Determinants of preterm birth at Jimma University Medical Center, southwest Ethiopia
Received 21 May 2018
Accepted for publication 2 July 2018
Published 18 September 2018 Volume 2018:9 Pages 101—107
Checked for plagiarism Yes
Review by Single-blind
Peer reviewers approved by Dr Justinn Cochran
Peer reviewer comments 2
Editor who approved publication: Dr Roosy Aulakh
Mohammed Abaraya,1 Sheka Shemsi Seid,2 Shemsedin Amme Ibro2
1Jimma University Medical Center, Jimma University, Jimma, Ethiopia; 2School of Nursing and Midwifery, Jimma University, Jimma, Ethiopia
Background: Preterm birth is the second leading cause of death next to pneumonia in children aged <5 years and the single-most important cause of death in the first month of life. Research examining determinants of preterm birth in Ethiopia is limited. Therefore, this study aimed to determine risk factors associated with preterm births at Jimma University Medical Center in southwest Ethiopia.
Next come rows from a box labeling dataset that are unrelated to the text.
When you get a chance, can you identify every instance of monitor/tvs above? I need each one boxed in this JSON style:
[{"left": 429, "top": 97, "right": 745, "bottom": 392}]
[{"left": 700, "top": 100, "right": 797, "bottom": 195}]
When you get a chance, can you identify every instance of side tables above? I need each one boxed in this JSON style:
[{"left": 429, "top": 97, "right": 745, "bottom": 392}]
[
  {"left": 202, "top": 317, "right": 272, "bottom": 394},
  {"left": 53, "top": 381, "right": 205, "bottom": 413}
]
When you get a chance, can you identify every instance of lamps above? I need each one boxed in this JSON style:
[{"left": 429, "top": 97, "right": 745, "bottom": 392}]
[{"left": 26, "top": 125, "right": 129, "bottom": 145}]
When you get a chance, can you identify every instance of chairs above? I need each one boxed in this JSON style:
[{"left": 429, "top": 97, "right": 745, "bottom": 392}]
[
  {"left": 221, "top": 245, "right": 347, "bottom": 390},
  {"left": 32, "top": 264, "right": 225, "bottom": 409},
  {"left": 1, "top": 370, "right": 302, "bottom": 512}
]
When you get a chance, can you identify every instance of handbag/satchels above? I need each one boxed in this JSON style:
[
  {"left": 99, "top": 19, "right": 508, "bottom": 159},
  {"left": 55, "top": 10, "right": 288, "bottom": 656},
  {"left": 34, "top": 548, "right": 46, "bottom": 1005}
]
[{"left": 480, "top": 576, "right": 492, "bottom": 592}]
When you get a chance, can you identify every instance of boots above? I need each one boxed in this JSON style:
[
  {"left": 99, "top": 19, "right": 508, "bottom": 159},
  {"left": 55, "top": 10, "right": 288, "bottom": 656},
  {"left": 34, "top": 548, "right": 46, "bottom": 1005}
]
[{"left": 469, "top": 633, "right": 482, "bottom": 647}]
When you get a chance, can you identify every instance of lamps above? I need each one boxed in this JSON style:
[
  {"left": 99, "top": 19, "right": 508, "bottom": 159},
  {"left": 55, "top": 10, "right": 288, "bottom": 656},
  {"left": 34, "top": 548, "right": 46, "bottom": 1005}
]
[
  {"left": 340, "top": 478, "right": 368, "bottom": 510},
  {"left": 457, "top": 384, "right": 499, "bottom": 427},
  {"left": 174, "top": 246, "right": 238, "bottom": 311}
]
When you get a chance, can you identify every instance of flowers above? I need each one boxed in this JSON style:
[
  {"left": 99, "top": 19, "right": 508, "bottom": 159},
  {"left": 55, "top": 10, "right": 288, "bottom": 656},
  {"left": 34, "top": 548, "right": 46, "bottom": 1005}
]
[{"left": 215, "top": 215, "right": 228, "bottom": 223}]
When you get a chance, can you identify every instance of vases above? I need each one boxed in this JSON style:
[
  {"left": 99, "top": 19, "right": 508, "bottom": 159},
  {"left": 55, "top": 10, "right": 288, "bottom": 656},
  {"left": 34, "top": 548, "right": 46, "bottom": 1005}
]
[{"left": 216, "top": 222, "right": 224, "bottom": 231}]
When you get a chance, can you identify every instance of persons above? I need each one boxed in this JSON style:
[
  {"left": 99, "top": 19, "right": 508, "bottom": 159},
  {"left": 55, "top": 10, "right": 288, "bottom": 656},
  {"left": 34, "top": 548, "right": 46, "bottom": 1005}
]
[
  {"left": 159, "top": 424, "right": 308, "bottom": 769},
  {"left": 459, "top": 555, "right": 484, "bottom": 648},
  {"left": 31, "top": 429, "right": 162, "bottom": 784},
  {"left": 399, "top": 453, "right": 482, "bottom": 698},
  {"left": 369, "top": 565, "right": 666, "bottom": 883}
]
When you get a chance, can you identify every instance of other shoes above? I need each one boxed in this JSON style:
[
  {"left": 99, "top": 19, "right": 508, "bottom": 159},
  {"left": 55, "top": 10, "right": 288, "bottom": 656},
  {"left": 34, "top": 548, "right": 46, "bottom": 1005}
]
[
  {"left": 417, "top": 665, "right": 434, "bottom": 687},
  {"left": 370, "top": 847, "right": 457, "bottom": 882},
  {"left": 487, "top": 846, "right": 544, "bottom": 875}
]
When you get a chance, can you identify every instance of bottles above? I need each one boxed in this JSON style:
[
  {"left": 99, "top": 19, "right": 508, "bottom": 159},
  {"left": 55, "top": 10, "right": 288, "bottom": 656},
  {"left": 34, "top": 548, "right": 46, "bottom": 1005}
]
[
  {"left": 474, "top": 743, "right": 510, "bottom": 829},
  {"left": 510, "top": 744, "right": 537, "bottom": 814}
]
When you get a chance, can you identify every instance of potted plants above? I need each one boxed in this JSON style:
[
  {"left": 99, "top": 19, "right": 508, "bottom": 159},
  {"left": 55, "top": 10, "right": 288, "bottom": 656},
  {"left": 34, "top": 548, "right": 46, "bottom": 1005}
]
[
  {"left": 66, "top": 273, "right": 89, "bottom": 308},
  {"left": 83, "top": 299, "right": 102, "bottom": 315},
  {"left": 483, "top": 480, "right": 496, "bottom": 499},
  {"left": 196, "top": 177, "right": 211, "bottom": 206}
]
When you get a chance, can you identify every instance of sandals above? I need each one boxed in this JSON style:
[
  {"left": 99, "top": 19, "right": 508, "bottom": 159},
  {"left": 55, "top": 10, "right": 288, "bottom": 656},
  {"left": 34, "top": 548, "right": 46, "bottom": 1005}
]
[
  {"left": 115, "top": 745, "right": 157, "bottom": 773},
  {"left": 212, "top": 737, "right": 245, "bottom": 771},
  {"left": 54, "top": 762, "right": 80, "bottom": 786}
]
Methods: This unmatched case–control study was conducted from March 15 to April 1, 2017 from medical records of mothers and newborns delivered at Jimma University Medical Center from January 1 to December 30, 2016. Data were extracted using a structured checklist for cases (preterm) and controls (term) by reviewing maternal and newborn medical records using a simple random-sampling technique. Risk factors for preterm delivery were determined using bivariate and multivariate logistic regression models. Statistically significant associations were declared at P<0.05.
Results: The present study evaluated 218 maternal and newborn cases and 438 controls. Risk factors identified were history of previous preterm birth (AOR 6.4, 95% CI 2.9–13.9), preeclampsia (AOR 6.6, 95% CI 3.3–13.4), premature membrane rupture (AOR 11.7, 95% CI 6.2–21.9), antenatal care of fewer than four visits (AOR 4.8, 95% CI 1.2–19), birth interval <2 years (AOR 2.7, 95% CI 1.7–4.5), and multiple pregnancies (AOR 4.5, 95% CI 2.4–8.5).
Conclusion: History of previous preterm births, preeclampsia, premature membrane rapture, antenatal care of fewer than four visits, birth interval <2 years, and multiple pregnancies were found to have a possible causal relationship with preterm births. Therefore, similar further studies should be conducted to generate more population-based evidence on determinants of preterm births.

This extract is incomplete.